(TASK PROMPT)
In the passage about John Kenneth Galbraith, what was the name of the PBS television series he starred in?

(PASSAGE PROVIDED)
⟨

If one individual could be singled out as the “economist of the American Century,” John Kenneth Galbraith would certainly be a prime candidate. During the course of his long life, which spans most of the 20th century to the present day, Galbraith has filled many roles: economic thinker, government official, diplomat, writer and star of his own “Age of Uncertainty” television series on PBS.  



During the summer of 1971, President Richard Nixon cast Galbraith in a far different role, as an “expletive deleted” enemy of American free enterprise.



In a vividly recounted incident in Richard Parker’s compelling and thoughtful biography of Galbraith — John Kenneth Galbraith: His Life, His Politics, His Economics (Farrar, Strauss, Giroux) — Nixon fixed his hostility on Galbraith as the floundering U.S. economy and plunging confidence in the dollar began to undermine his presidency. The level of contempt Nixon had for the “chief economic guru” of the Democrats says as much about Galbraith’s public stature as the president’s psychological state of mind.

⟩

(GIVEN DATA)
⟨

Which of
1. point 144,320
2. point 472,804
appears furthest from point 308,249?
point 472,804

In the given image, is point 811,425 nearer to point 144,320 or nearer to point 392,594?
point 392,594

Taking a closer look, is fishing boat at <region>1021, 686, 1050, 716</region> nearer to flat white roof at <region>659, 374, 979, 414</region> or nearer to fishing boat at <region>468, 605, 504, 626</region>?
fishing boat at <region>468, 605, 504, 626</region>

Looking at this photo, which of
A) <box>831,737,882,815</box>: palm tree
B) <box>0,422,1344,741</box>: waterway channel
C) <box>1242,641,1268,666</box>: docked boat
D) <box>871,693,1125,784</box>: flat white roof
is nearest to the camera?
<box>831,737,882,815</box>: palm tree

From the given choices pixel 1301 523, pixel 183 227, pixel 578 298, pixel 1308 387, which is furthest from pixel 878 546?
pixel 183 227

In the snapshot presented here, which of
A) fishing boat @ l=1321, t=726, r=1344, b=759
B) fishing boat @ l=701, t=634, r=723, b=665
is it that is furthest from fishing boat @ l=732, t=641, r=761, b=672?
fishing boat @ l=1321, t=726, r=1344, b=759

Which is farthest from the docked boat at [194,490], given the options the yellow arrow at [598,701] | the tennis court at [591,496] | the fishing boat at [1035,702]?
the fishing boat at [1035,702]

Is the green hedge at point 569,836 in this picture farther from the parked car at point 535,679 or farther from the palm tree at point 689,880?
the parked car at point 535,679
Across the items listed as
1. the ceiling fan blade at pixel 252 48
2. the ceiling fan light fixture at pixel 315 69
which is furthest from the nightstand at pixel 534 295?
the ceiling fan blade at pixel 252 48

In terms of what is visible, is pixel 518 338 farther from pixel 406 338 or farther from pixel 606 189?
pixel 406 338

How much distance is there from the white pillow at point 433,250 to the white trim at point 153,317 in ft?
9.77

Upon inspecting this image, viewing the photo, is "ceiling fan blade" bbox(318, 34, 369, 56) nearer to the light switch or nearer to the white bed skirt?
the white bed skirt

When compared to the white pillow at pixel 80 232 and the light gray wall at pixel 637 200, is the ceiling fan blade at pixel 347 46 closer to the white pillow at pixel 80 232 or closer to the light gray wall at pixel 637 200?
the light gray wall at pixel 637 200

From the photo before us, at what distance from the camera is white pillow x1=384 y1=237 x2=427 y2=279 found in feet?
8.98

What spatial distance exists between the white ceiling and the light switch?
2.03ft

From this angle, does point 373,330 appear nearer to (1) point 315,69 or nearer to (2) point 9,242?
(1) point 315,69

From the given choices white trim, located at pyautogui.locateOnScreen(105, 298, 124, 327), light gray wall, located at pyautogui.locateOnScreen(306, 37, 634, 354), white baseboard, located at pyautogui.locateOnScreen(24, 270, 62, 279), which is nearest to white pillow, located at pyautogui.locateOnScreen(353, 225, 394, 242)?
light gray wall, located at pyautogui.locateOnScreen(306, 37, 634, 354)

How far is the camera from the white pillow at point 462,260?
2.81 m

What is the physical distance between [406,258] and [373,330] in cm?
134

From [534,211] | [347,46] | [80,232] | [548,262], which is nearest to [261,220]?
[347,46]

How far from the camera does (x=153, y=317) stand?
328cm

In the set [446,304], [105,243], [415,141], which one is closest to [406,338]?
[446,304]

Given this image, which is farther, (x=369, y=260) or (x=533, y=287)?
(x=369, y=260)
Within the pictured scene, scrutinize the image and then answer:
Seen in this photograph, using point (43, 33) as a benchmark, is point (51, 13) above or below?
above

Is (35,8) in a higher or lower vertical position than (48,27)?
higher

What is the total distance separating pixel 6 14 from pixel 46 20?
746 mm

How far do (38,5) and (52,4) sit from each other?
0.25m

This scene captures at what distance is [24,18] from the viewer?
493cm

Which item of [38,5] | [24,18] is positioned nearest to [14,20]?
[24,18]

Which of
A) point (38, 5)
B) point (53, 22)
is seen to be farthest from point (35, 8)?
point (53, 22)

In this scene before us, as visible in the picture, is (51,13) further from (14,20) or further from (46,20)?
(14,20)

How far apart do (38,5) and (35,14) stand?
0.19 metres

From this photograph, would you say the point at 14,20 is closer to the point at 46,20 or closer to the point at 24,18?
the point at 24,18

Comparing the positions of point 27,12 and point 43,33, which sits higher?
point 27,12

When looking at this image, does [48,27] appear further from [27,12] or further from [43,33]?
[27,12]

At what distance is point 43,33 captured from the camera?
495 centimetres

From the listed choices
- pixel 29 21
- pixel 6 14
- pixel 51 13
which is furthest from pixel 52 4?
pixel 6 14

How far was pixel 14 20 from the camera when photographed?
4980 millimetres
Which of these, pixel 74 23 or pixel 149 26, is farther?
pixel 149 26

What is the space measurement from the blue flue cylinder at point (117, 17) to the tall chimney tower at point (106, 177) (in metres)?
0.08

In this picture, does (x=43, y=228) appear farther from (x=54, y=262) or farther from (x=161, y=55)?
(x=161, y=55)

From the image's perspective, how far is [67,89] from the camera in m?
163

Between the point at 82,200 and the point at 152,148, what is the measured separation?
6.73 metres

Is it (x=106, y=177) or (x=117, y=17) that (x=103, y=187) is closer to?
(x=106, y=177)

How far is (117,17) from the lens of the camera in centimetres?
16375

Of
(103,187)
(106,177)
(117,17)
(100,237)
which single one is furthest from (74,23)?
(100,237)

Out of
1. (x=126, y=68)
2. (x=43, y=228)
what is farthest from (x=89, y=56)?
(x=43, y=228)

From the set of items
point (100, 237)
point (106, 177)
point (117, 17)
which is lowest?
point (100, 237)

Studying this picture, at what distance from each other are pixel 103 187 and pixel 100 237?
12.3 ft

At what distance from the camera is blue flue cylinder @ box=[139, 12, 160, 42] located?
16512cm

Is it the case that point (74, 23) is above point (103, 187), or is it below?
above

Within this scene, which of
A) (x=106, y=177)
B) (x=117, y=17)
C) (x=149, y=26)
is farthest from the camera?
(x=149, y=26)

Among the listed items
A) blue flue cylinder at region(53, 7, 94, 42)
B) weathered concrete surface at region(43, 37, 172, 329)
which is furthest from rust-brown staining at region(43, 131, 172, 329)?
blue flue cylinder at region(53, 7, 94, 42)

⟩

(RESPONSE BELOW)
"Age of Uncertainty"